About the product testing

  • 58 other products in addition to this were investigated in January 2023 across Amazon Marketplace, eBay, Wish.com, Ali Express and Facebook Marketplace – all products were deemed unsuitable for sale to the public and did not meet necessary UK safety standards
  • 3 x Electric vehicle charging cables were identified in late 2021 by the charity, 2 x Amazon Marketplace and 1 via eBay, and subsequently put through testing via a specialist independent test lab in 2022. All three failed. The findings were escalated to the Office for Product Safety & Standards where the charging cables were formally recalled.

Right of replies:

An Amazon spokesperson said:

“Safety is a top priority at Amazon and we require all products in our store to comply with applicable laws and regulations.

“We have removed these products while we investigate.

“If customers have concerns about an item they’ve purchased, we encourage them to contact us directly so we can investigate and take appropriate action.



  • We require all products offered in our store to comply with applicable laws and regulations.
  • When appropriate, we remove a product from the store, reach out to sellers, manufacturers, and government agencies for additional information, or take other actions to protect customers.
  • Amazon has direct contact with Trading Standards and other safety agencies and we actively monitor product recalls and act on the information provided.

A spokesperson for Wish said:

“All of the merchants trading on our platform are required to adhere to local laws and safety standards, wherever their goods are sold. 

“All of the listings highlighted within this report have been removed from our UK platform. We have also removed all identical and similar listings. We have also informed the impacted customers and will take any further action as appropriate.”

As background:

We have a number of measures in place to help prevent, detect, and remove unsafe items from the platform. Not only are we signatories of the European Commission's Product Safety Pledge, we also recently launched a Wish Standards program that measures our merchants against a defined set of criteria spanning product quality and refund rates. Customers are encouraged to report any listings of concern to our Customer Support team or by emailing report-abuse@wish.com.

An eBay spokesperson said:

“We take a proactive approach to keeping our users safe, it’s our top priority. We have removed the items that Electrical Safety First flagged to us, and alerted buyers who purchased one of the items within the last 90 days.

“We use block filter algorithms which aim to prevent unsafe products from being listed.
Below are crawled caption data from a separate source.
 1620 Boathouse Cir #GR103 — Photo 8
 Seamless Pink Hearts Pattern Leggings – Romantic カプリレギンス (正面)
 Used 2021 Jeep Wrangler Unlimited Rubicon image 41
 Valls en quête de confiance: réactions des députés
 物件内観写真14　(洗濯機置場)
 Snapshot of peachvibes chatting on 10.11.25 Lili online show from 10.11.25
These filters blocked 4.8million listings in 2022. If an unsafe product does make it on to site, we swiftly remove it and provide product safety education to the sellers to prevent relisting.
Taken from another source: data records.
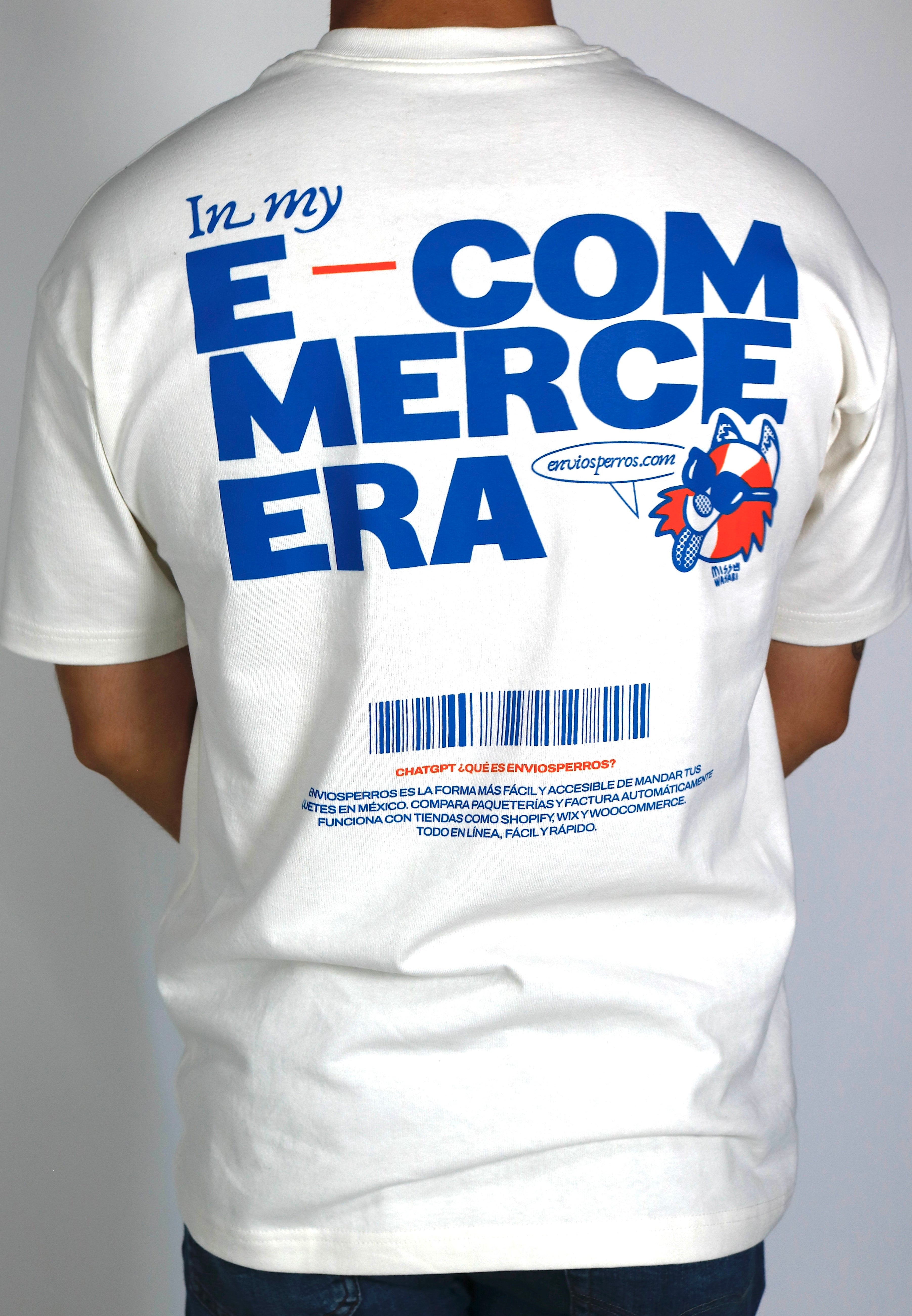 Playera blanca oversized "e-commerce era"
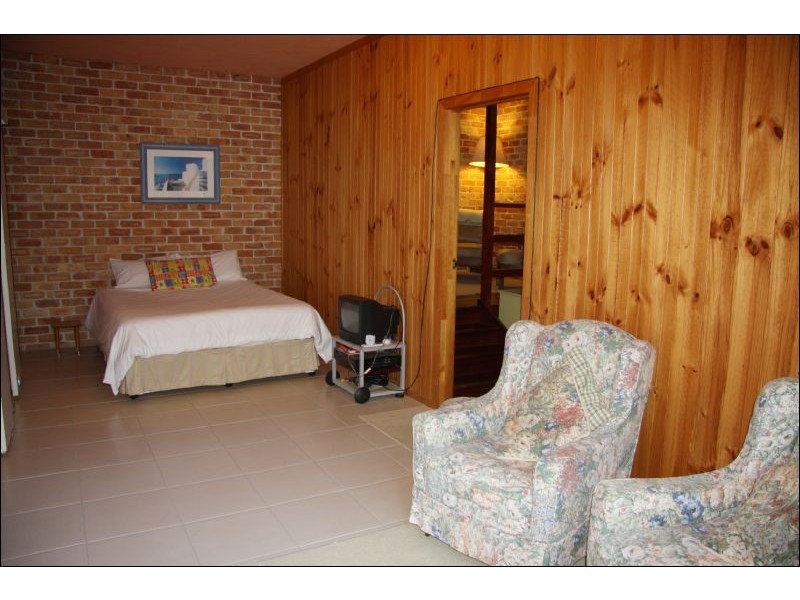 27 Leonarda Drive, Ferny Hills QLD 4055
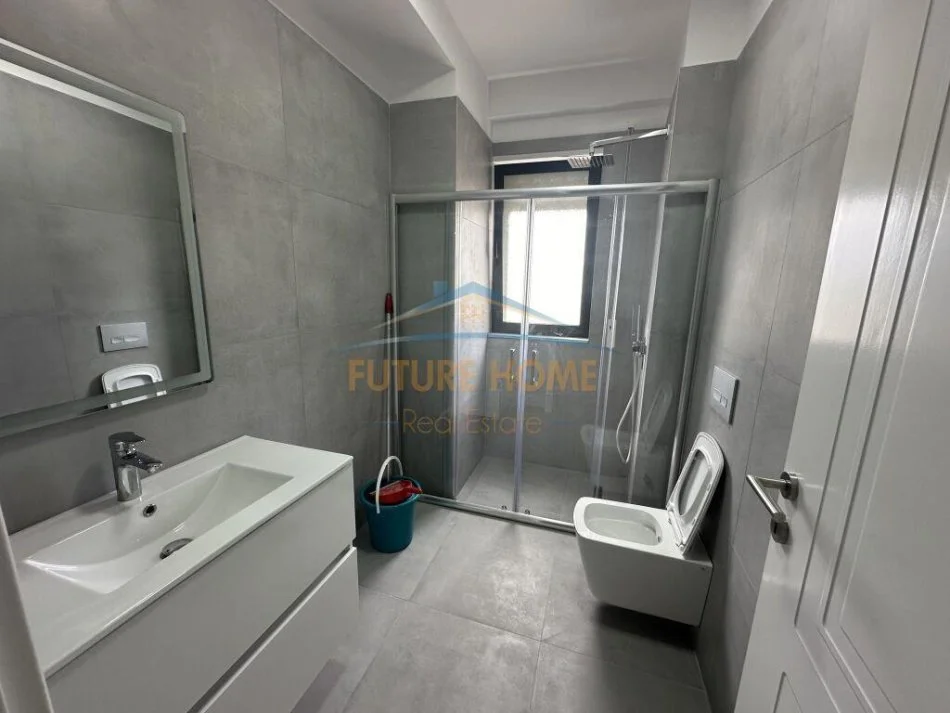 Tirane, jepet me qera apartament 2+1 Kati 7, 150 m² 950 € (Rruga e Durresit)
“We also work closely with stakeholders and regulators to keep our platform safe. Our Regulatory Portal enables authorities from around the world to report listings of unsafe products, such as those flagged by ESF, for swift removal.”

A statement from AliExpress:

“AliExpress takes product quality and safety very seriously. The items identified as part of the investigation by Electrical Safety First have been removed. Although AliExpress does not take custody of the goods being sold, we have in place policies that all our third-party sellers must comply with to create a safe shopping environment.”
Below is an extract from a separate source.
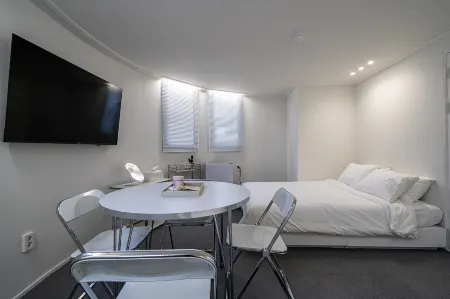 Hotel Pine Cheonan Отели рядом с достопримечательностью «Hoseo University, Cheonan Campus»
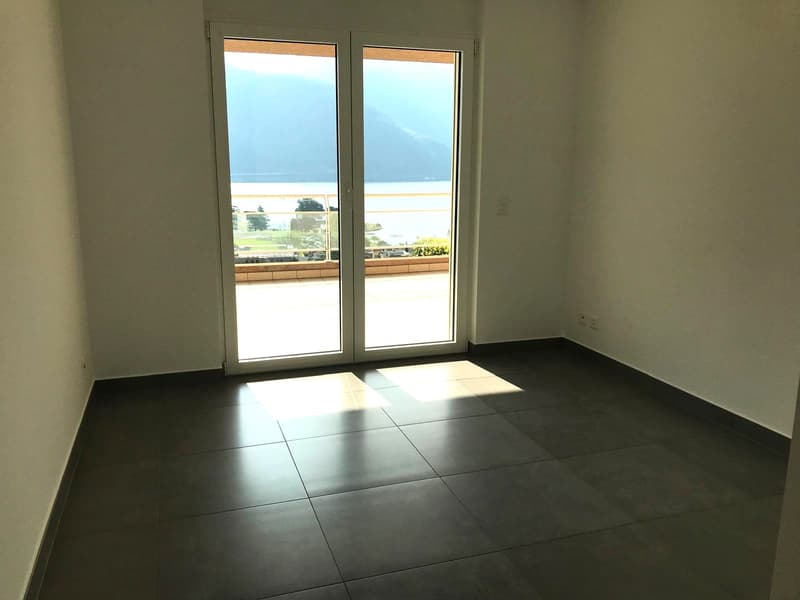 ATTICO 3.5 LOCALI CON SPLENDIDA TERRAZZA CON VISTA SUL LAGO (9)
“We work closely with external partners and respond to valid legal requests including from the Office for Product Safety & Standards, to prevent illegal activity on our platforms.” – a Meta spokesperson. 

Information on background:

  • On this occasion, neither law enforcement nor the Office for Product Safety & Standards have requested that these listings are removed in line with UK laws. 

Further Notes to editor:

Electrical Safety First has escalated the findings and listings to The Office for Product Safety & Standards. Of the online marketplaces we contacted, Amazon Marketplace, eBay, Wish.com and AliExpress all confirmed to ESF that they had removed listings highlighted to them by us.

[1] 37% of UK consumers agree that they are already buying more from online marketplaces as it is easier to find price comparisons.